── READING TEXT ──

Under his presidency, Mirziyoyev implemented a range of liberal reforms in Uzbekistan’s political system, economy by creating a favorable business-climate, attracting foreign investment and re-integrating the country into the WTO, consolidation and unity of Central Asian region through resolution of pressing issues by attracting foreign investment, development of an open foreign policy and multifaceted cooperation with the Western, European, Eastern, and Middle Eastern countries, as well as release of political prisoners that was notably accompanied by closure of the infamous Jaslyk Prison in 2019. In late 2021, he announced a series of constitutional reforms which included the protection of human rights, which were ratified following the 2023 constitutional referendum with an overwhelming 90.6% of support.

==Early life and career==
Mirziyoyev was born on 24 July 1957 in the Jizzakh Region of the Uzbek SSR. Some media outlets alleged that he was actually born in the village of Yakhtan in the Leninabad Oblast (now the Sughd Region) of Tajikistan, and even unconfirmed claims that he was allegedly a Tajik. After an investigation by several journalists, it was revealed that Yakhtan is the native home of Mirziyoyev's grandfather on his father's side, but that his family is ethnically Uzbek. His father, Miromon Mirziyoyevich Mirziyoyev, worked as a physician for most of his life until death. He worked as the head physician of the tuberculosis dispensary in Zaamin. O‘rinbek Yoqubov, a cousin of Miromon, being a veteran of World War II, became a Hero of the Soviet Union in April 1944. Shavkat's mother Marifat, died at a young age from tuberculosis, which she contracted in the Zaamin tuberculosis dispensary, where she worked as a nurse. After the death of his wife, Miromon Mirziyoyev married a second time to a woman from Tatarstan.

───
── RECORD EXCERPTS ──

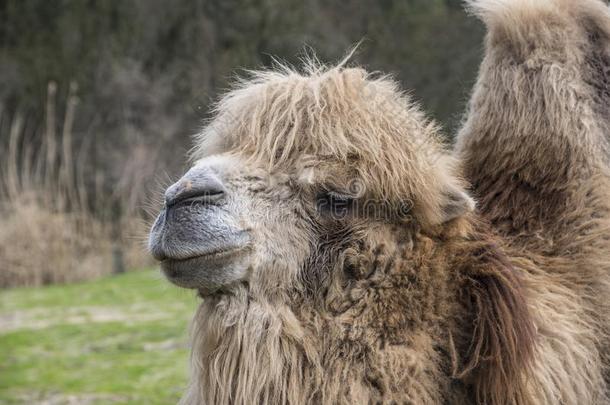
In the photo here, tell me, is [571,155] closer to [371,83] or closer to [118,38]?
[371,83]

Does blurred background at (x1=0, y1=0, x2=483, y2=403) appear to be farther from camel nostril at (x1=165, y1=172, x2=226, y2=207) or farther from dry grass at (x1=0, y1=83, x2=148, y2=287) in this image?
Answer: camel nostril at (x1=165, y1=172, x2=226, y2=207)

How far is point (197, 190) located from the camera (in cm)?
251

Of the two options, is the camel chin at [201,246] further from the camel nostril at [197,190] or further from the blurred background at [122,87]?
the blurred background at [122,87]

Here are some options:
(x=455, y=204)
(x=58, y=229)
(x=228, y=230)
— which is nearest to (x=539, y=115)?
(x=455, y=204)

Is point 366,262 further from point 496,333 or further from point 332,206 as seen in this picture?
point 496,333

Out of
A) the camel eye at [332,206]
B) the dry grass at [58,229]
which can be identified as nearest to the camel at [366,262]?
the camel eye at [332,206]

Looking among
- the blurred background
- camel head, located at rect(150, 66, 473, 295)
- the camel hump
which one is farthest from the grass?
the camel hump

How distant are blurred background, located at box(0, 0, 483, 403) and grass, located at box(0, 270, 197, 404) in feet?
1.49

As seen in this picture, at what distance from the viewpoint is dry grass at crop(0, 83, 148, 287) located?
11844 millimetres

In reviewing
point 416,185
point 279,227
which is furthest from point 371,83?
point 279,227

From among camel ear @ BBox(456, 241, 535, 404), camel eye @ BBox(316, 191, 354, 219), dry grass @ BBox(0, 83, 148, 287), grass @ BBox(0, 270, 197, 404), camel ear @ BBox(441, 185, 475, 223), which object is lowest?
dry grass @ BBox(0, 83, 148, 287)

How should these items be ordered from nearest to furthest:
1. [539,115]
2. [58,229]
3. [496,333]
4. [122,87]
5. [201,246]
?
[201,246], [496,333], [539,115], [58,229], [122,87]

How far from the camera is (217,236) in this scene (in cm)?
250

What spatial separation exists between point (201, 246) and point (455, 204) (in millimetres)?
780
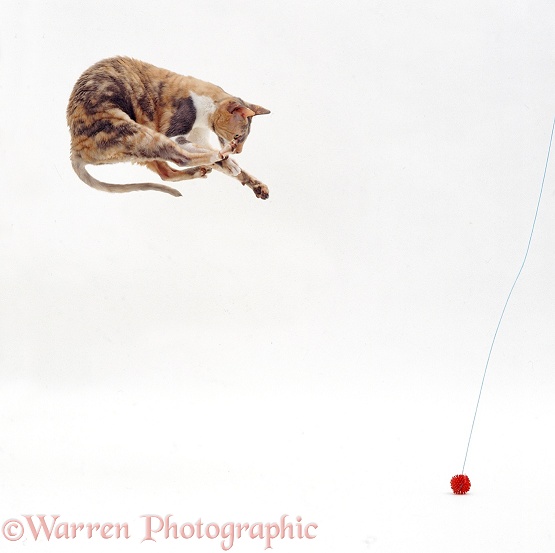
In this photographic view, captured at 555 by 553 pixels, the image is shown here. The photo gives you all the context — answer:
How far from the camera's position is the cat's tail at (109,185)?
2.26m

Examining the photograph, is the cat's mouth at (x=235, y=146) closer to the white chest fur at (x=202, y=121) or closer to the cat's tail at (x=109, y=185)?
the white chest fur at (x=202, y=121)

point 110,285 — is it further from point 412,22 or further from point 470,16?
point 470,16

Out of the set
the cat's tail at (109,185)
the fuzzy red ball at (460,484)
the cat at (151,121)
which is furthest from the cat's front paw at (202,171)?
the fuzzy red ball at (460,484)

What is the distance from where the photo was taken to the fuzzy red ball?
6.26 ft

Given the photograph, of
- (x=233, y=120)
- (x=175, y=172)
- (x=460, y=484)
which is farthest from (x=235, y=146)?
(x=460, y=484)

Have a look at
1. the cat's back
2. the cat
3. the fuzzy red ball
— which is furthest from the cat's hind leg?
the fuzzy red ball

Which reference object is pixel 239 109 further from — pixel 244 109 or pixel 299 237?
pixel 299 237

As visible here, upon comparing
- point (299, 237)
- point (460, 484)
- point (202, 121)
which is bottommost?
point (460, 484)

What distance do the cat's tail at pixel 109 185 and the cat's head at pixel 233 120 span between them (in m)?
0.22

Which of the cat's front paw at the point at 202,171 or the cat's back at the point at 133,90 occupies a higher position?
the cat's back at the point at 133,90

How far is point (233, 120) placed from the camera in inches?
87.6

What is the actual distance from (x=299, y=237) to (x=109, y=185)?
59 cm

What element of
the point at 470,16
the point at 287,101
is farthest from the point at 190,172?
the point at 470,16

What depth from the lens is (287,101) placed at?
2457 millimetres
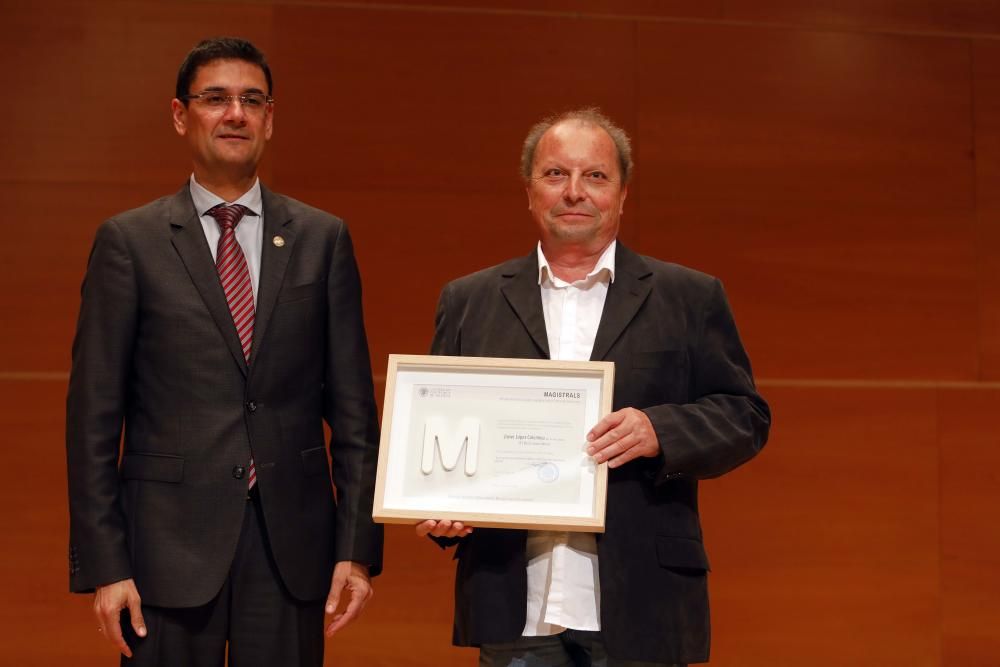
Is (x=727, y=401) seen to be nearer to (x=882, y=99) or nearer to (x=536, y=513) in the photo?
(x=536, y=513)

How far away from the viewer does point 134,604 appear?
5.75ft

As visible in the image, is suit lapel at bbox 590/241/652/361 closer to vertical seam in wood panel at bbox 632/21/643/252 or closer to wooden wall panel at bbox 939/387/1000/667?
vertical seam in wood panel at bbox 632/21/643/252

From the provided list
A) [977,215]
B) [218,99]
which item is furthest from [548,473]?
[977,215]

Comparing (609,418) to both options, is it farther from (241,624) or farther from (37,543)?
(37,543)

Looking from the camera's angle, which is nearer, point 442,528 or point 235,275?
point 442,528

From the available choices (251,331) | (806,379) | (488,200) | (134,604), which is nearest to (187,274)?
(251,331)

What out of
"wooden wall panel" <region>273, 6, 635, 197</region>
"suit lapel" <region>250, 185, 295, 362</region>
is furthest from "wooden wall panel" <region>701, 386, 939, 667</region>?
"suit lapel" <region>250, 185, 295, 362</region>

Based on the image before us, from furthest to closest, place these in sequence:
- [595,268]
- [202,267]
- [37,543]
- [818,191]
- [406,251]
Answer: [818,191] < [406,251] < [37,543] < [595,268] < [202,267]

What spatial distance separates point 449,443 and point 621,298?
41 cm

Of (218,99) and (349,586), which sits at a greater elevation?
(218,99)

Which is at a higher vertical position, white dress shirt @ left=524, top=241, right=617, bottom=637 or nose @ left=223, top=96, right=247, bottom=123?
nose @ left=223, top=96, right=247, bottom=123

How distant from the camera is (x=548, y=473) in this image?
175 cm

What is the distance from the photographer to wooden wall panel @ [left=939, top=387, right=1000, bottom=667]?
337 cm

───

REQUIRED TASKS:
**a.** Copy down the stretch of the Mirziyoyev text from "Under his presidency, Mirziyoyev" through "90.6% of support.".
**b.** Answer these questions using the Mirziyoyev text:
(i) In what year was Jaslyk Prison closed?
(ii) What share of support did the 2023 constitutional referendum receive?
(iii) Where did Mirziyoyev's father work as head physician?
**c.** According to the Mirziyoyev text, with which groups of countries did he develop multifaceted cooperation? List them all.

RESPONSES TO THE TASKS:
**a.**
Under his presidency, Mirziyoyev implemented a range of liberal reforms in Uzbekistan’s political system, economy by creating a favorable business-climate, attracting foreign investment and re-integrating the country into the WTO, consolidation and unity of Central Asian region through resolution of pressing issues by attracting foreign investment, development of an open foreign policy and multifaceted cooperation with the Western, European, Eastern, and Middle Eastern countries, as well as release of political prisoners that was notably accompanied by closure of the infamous Jaslyk Prison in 2019. In late 2021, he announced a series of constitutional reforms which included the protection of human rights, which were ratified following the 2023 constitutional referendum with an overwhelming 90.6% of support.

**b.**
(i) 2019
(ii) 90.6%
(iii) At the tuberculosis dispensary in Zaamin

**c.**
Western countries
European countries
Eastern countries
Middle Eastern countries